Is the way that armed conflicts are being mediated today different as compared to five or ten years ago? If the answer to this question is ‘yes’, what are the challenges facing mediation efforts and how might mediators go about confronting them? These and other questions were explored during a panel discussion at the 2013 International Security Forum (ISF).
Peace Mediation is Changing
In the 1980s, track 1 mediators focused on the security aspects of armed conflicts, leaving the political, economic, social and justice questions to be dealt with later by other mechanisms.
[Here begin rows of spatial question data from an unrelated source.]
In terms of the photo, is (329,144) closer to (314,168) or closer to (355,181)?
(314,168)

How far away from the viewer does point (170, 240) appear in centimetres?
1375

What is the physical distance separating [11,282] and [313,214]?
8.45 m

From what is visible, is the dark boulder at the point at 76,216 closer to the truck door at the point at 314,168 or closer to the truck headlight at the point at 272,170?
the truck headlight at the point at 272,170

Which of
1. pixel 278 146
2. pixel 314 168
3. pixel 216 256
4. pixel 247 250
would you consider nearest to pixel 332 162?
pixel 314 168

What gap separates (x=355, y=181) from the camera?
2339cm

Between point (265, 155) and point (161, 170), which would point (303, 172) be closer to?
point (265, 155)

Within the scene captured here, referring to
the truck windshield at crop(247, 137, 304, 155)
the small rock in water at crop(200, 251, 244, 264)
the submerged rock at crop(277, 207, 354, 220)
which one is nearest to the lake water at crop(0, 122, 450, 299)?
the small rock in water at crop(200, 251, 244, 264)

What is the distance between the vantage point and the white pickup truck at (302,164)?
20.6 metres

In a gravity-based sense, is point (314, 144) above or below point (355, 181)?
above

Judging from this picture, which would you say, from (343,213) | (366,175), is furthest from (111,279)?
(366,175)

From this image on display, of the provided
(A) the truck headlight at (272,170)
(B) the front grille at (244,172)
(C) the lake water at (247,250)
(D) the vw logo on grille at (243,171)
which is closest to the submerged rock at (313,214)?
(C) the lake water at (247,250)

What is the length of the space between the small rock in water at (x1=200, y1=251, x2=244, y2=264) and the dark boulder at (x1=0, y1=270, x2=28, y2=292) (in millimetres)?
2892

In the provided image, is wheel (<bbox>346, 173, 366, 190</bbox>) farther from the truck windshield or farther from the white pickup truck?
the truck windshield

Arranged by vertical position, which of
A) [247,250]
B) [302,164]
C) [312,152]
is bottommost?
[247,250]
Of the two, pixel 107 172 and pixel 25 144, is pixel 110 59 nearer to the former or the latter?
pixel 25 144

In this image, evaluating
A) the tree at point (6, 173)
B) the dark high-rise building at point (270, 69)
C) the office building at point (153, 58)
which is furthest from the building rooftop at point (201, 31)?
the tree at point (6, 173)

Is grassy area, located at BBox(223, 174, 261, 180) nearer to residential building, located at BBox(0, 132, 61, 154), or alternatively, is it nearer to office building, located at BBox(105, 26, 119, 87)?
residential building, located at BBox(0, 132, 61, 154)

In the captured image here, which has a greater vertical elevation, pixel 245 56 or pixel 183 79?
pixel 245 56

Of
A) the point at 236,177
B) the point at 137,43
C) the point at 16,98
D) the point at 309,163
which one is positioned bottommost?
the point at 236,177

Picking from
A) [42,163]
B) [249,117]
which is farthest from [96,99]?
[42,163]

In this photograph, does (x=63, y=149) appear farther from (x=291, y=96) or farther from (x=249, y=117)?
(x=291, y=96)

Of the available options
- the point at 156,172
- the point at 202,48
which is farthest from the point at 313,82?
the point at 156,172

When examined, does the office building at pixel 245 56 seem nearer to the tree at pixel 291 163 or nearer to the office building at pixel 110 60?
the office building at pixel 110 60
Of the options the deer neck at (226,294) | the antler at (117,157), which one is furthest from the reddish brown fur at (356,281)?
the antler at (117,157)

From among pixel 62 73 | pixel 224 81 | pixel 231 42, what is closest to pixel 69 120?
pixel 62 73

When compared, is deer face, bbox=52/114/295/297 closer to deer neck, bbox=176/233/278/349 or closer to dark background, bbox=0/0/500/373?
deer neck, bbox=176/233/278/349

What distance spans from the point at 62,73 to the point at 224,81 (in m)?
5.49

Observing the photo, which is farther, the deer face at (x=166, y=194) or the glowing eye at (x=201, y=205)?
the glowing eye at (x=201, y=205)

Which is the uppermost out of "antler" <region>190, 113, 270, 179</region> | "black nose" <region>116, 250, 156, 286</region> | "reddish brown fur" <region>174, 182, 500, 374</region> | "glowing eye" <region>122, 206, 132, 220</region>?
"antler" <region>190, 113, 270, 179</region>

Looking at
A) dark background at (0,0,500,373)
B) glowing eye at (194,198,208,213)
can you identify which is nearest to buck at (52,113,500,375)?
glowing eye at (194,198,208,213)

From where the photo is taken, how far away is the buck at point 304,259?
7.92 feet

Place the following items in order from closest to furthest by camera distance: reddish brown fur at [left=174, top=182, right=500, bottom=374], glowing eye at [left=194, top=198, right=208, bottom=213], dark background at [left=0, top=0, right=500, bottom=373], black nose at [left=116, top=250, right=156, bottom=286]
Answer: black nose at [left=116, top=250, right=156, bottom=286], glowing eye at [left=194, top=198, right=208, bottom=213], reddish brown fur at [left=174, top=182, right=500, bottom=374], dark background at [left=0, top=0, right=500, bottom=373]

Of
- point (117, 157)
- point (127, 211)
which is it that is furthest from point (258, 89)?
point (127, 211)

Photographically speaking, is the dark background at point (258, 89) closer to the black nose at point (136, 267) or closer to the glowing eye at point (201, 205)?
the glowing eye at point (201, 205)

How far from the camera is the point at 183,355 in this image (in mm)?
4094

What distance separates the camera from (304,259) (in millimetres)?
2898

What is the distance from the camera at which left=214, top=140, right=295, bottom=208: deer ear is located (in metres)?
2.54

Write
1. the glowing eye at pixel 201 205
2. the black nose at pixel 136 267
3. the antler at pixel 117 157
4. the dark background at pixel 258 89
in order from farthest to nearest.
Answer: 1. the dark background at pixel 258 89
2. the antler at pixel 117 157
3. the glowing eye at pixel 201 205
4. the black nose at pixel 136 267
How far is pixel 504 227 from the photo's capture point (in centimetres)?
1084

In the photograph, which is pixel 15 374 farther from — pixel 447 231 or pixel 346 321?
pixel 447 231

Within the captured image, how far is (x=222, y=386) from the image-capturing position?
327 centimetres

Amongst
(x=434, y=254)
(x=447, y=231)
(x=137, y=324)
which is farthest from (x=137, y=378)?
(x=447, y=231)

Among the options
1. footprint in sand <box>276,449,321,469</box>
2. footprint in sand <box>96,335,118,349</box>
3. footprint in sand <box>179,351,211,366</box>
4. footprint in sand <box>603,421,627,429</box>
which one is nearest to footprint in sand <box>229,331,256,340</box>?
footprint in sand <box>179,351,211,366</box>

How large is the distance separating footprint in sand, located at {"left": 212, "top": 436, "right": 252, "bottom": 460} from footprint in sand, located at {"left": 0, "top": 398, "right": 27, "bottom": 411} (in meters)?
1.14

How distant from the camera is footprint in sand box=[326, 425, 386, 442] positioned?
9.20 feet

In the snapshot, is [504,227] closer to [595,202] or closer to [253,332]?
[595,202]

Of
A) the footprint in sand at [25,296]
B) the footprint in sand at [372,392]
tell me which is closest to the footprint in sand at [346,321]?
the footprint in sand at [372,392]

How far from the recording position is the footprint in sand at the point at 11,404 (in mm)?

From the mid-1990s, however, track 1 mediators have been asked to approach mediation very differently: the root causes of armed conflict were to be addressed, and this was oriented by a total “vision of society” that was developed by the conflict parties. The result was long and highly complex peace processes, such as the Burundi Arusha (1998-2000) or the Sudan North-South processes (2002-2005). In both cases, mediation teams were larger, and consisted of mediation process experts, topical experts on security, justice, economy, and social issues, alongside coordination by a chief mediator (such as Julius Nyerere and Nelson Mandela (Burundi) or General Lazaro Sumbeiywo (Sudan)). Since the Sudan Process, there has not been an equivalent peace process, which begs the questions: are we in a phase of transition that possibly mixes the 1980s security mediation model with comprehensive mediation approach of the 1990s? If so, at what stage are we at in terms of development?